GitHub Projects has basic status automations, but anything complex requires GitHub Actions and YAML configuration. This is more powerful in theory but requires maintenance.
Verdict: Linear for built-in simplicity. GitHub Projects plus Actions for maximum flexibility.
Pricing
Linear
- Free: Up to 250 active issues, unlimited members
- Standard ($8/user/month): Unlimited issues, advanced integrations
- Plus ($14/user/month): Advanced analytics, priority support
GitHub Projects
- Free: Unlimited projects, included with any GitHub plan
- Team ($4/user/month): Advanced features, required reviewers
- Enterprise ($21/user/month): Security, compliance, SAML SSO
GitHub Projects is hard to beat on price. It is free. Linear’s free tier caps at 250 active issues, which growing teams will hit within months.
When to Choose Linear
- You value speed and keyboard-driven workflows
- You do formal sprint planning with cycles and roadmaps
- You need to communicate timelines to non-engineering stakeholders
- You want powerful automations without writing YAML
- You have outgrown basic issue tracking
For a deeper dive, check out our full Linear review for 2026.

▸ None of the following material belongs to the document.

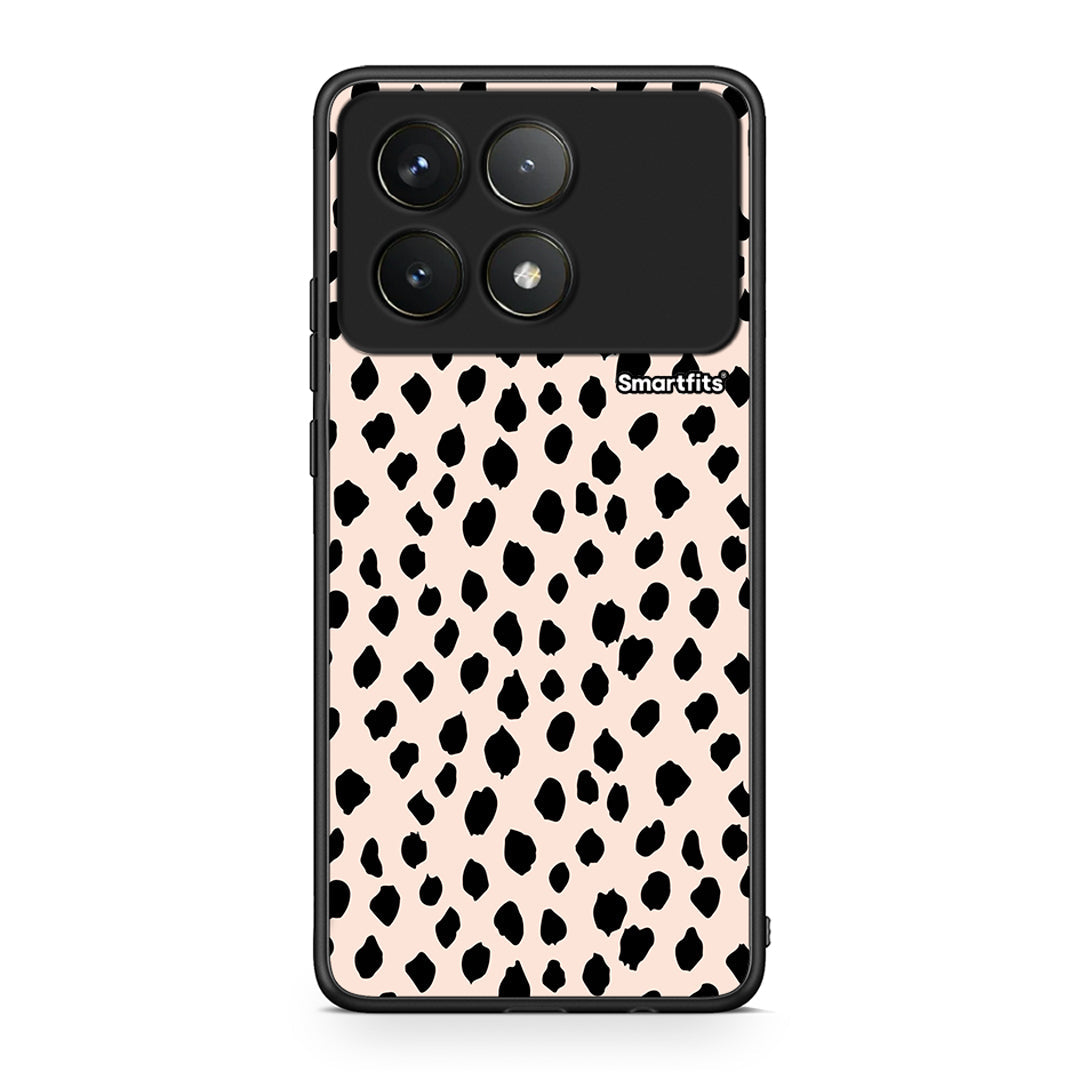 Xiaomi Poco F6 Pro 5G New Polka Dots θήκη από τη Smartfits με σχέδιο στο πίσω μέρος και μαύρο περίβλημα | Smartphone case with colorful back and black bezels by Smartfits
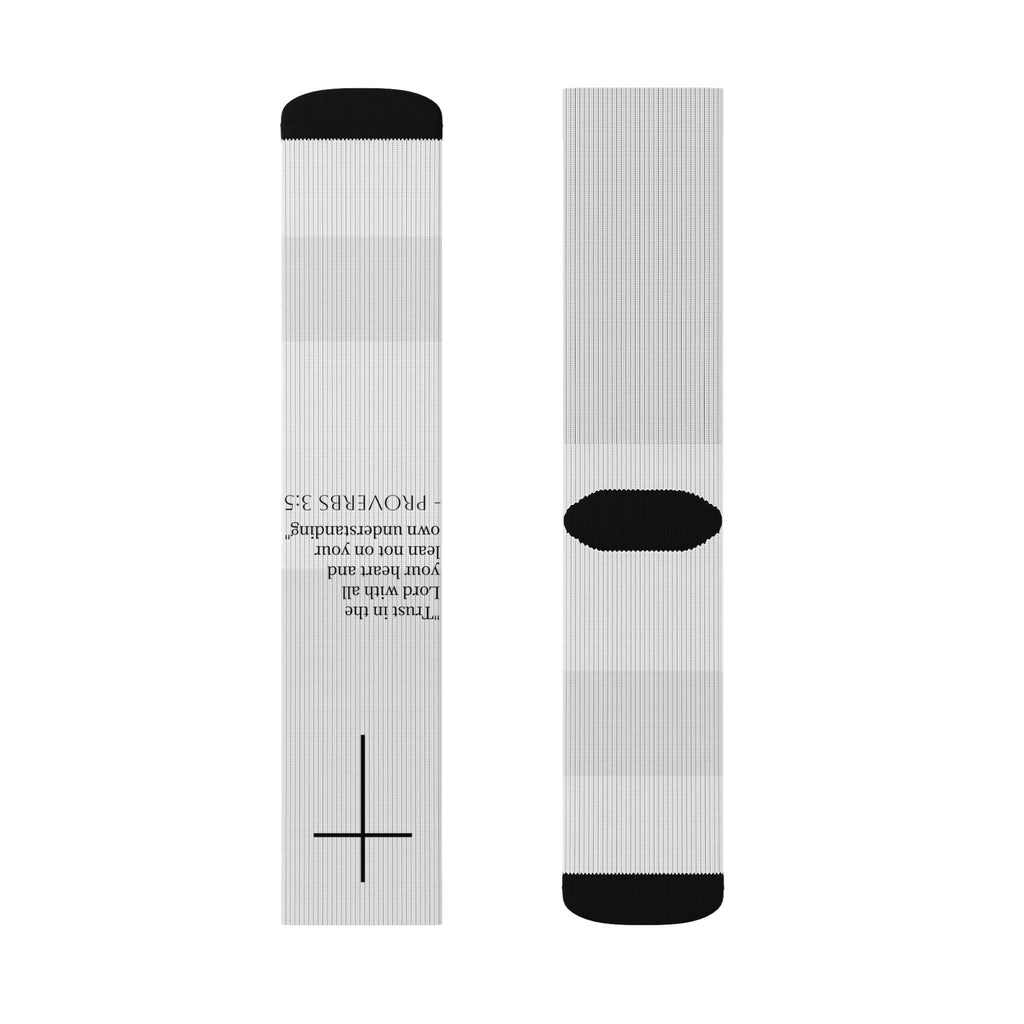 Sublimation Crew Socks — Custom All-Over Print Athletic Socks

When to Choose GitHub Projects
- You already live in GitHub for code, issues, and PRs
- You work on open-source projects with community-filed issues
- You want to avoid paying for a separate tool
- You prefer customization with Actions
- You prioritize a single source of truth for code and tracking
Final Verdict
Linear is the better dedicated issue tracker. It is faster, more opinionated, and better at structured product development. If issue tracking is critical infrastructure, Linear justifies its cost.
GitHub Projects is better for teams that want everything in one platform. It is free, native to GitHub, and good enough for many workflows. The ceiling is lower, but the convenience is higher.

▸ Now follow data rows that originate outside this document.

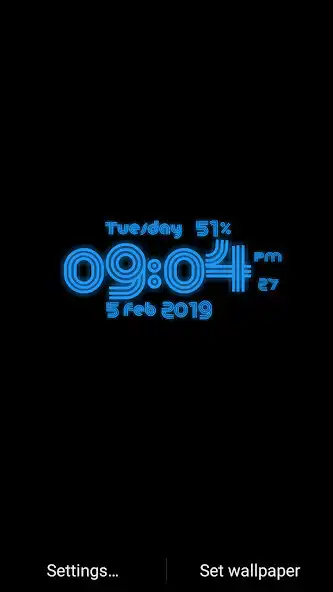 Play 60s Digital Clock Lwp  and enjoy 60s Digital Clock Lwp with UptoPlay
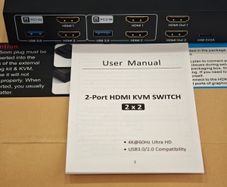 2 port HDMI Switch 2x2 4K 60hz USB3.0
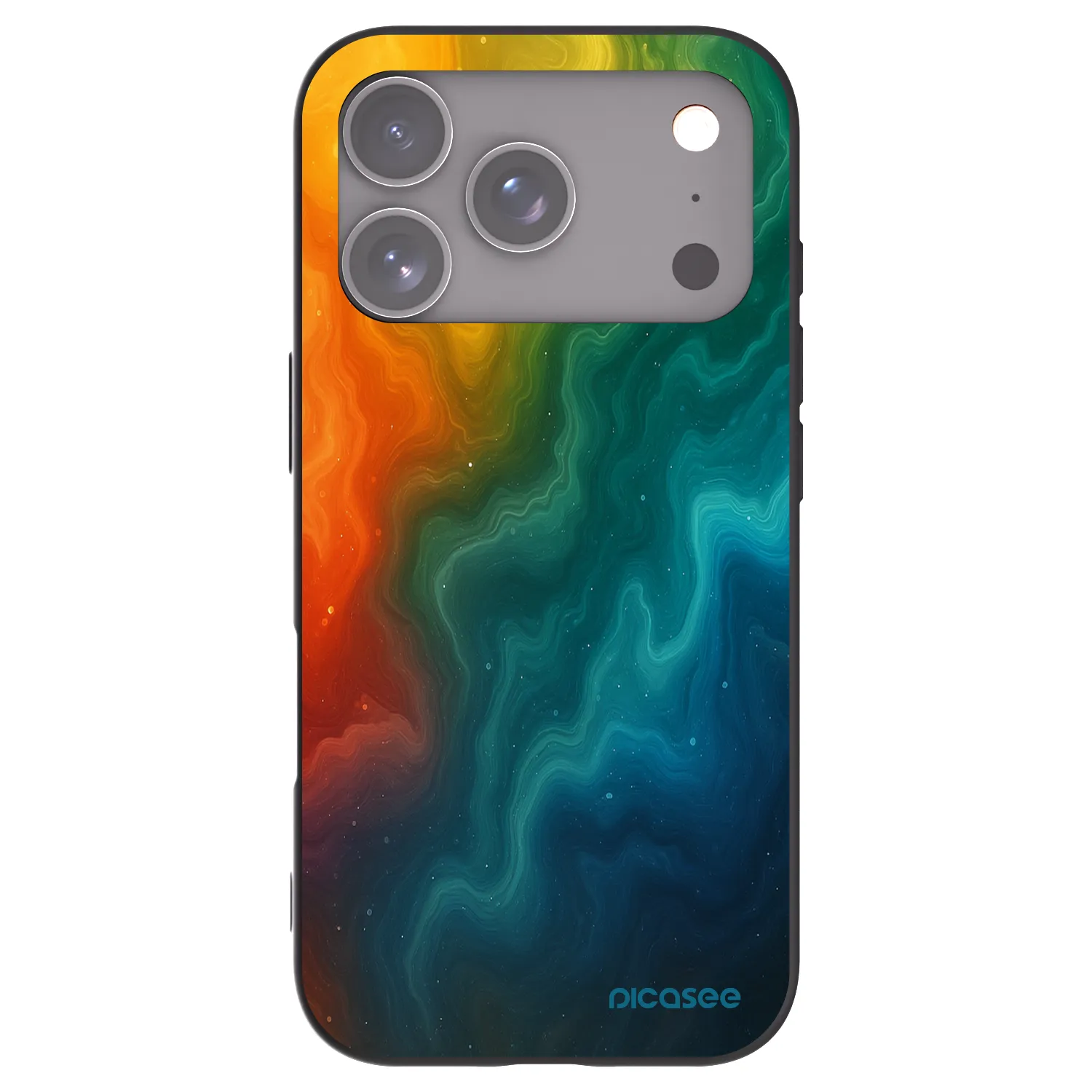 Picasee silikónový čierny obal pre Apple iPhone 18 Pro - Solar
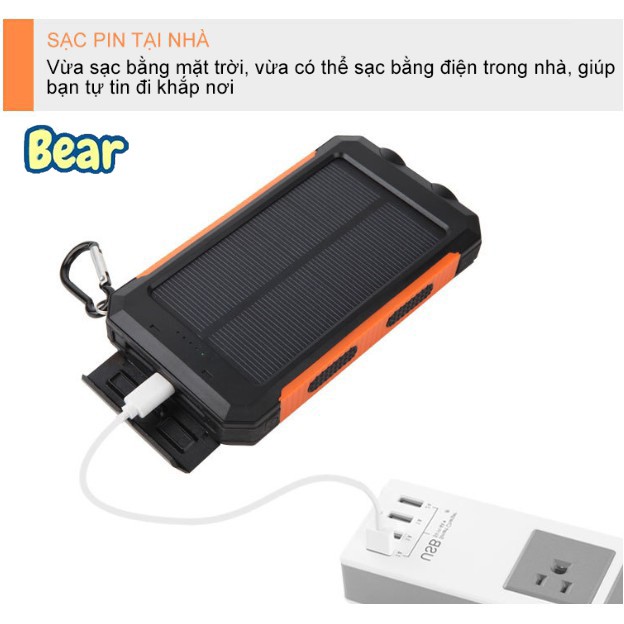 Sạc dự phòng năng lượng mặt trời VTE PB-001 10000 mAh.h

If you are on the fence, start with GitHub Projects since it is free. If you find yourself fighting the tool, move to Linear. For more recommendations, see our guide to the best tools for developers in 2026.
Frequently Asked Questions
Is Linear or Github Projects better?
It depends on your needs. Linear and Github Projects excel in different areas — compare features, pricing, and use cases above to find the best fit for your workflow.
Can I use Linear and Github Projects together?
Yes, many teams use both. Linear and Github Projects can complement each other depending on your workflow requirements.
Which is cheaper, Linear or Github Projects?
Check the pricing comparison table above for current plans. Both offer free tiers, but paid plan pricing varies significantly based on team size and features needed.